REFLECTING on the bygone atrocities of the burial of the dead among the homes of the living, and still more on the interment in the vaults of churches, we are not disposed to be too critical as to the taste displayed in suburban cemeteries. Contrasted with intramural grave-yards, the least attractive of their attempts at rural arrangements are positive blessings. In Kensal Green, the eye is pleased by the planting and gardening by which the general aspect of the place is relieved ; but soon the thoughts are absorbed in the thick-strewn memorials of the dead. Where the sad literature is clustered together in the colonnades of the catacombs, the sensations are intense. Here is a catalogue of departed greatness, and worth, and patriotism, and learning; heroes of the sea and land, legislators, artists, authors, teachers of mankind ; the brave, the wise, the humane, the charitable, the honoured and lamented by their country for their public services ; these are laid side by side with the undistinguished dead, who yet had loving and mourning relatives to record their names and deplore their loss. How much, too, of grace and beauty is here laid in the dust ! Death is a mighty leveller of distinctions. One hurries over the appalling list, ever and anon pausing at some well-remembered name. Alas! "the like event happeneth to all." "All go unto one place ; all are of the dust, and all turn to dust again." "There is no man that hath power over the spirit to retain the spirit; neither hath he power in the day of death ; and there is no discharge in that war!"
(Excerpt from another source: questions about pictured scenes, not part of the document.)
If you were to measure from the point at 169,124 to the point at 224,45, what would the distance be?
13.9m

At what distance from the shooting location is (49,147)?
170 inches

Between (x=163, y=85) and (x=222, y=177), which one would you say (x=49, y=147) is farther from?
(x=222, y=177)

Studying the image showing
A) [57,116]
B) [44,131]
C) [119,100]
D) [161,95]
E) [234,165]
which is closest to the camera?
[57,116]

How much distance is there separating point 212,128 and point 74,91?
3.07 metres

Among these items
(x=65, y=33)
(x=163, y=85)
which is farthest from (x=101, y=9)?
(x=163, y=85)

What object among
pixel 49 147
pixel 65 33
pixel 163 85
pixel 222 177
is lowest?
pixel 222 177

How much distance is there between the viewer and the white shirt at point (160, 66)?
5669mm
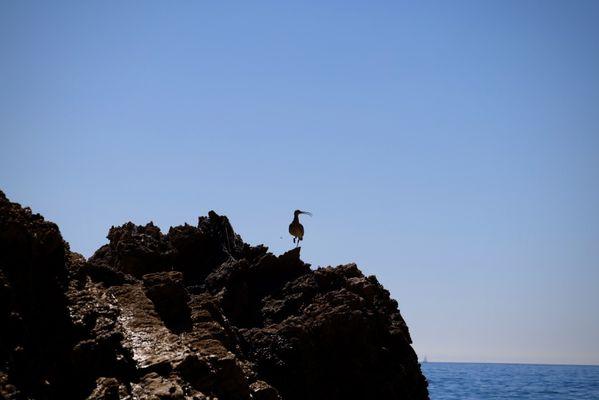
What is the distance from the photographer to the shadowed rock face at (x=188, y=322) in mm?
8023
    I rest upon a sculptured tomb, and, shutting my eyes, press my folded hands upon my heavy brow. The shades of many whose names I have been almost unconsciously uttering, pass before me as in a darkened vision, in their habits as they lived. Hawes of musical note, and official Planta, and Angelo the master of fence, are near together; and Clint, the honest and able artist, (whose bust, a good likeness, surmounts his tomb) ; and Sabine, who made the horticultural garden ; and Marsden, the historian of Sumatra ; and Beatty, the friend of Nelson, who received his last breath ; and Kingston, the trusted secretary of George IV ; and Robert Brown, the prince of botanists ; and Brunel, and Smeaton, and Rendel, and Troughton, the houours of mechanical arts and sciences; and Smirke, and London, "whose works (it is set down) are his best monument ;" and Dr. Valpy, his monument "erected by eleven surviving children ;" and Thomas Tooke, and many more, who so recently adorned or instructed the breathing world, all came like shadows, and so departed.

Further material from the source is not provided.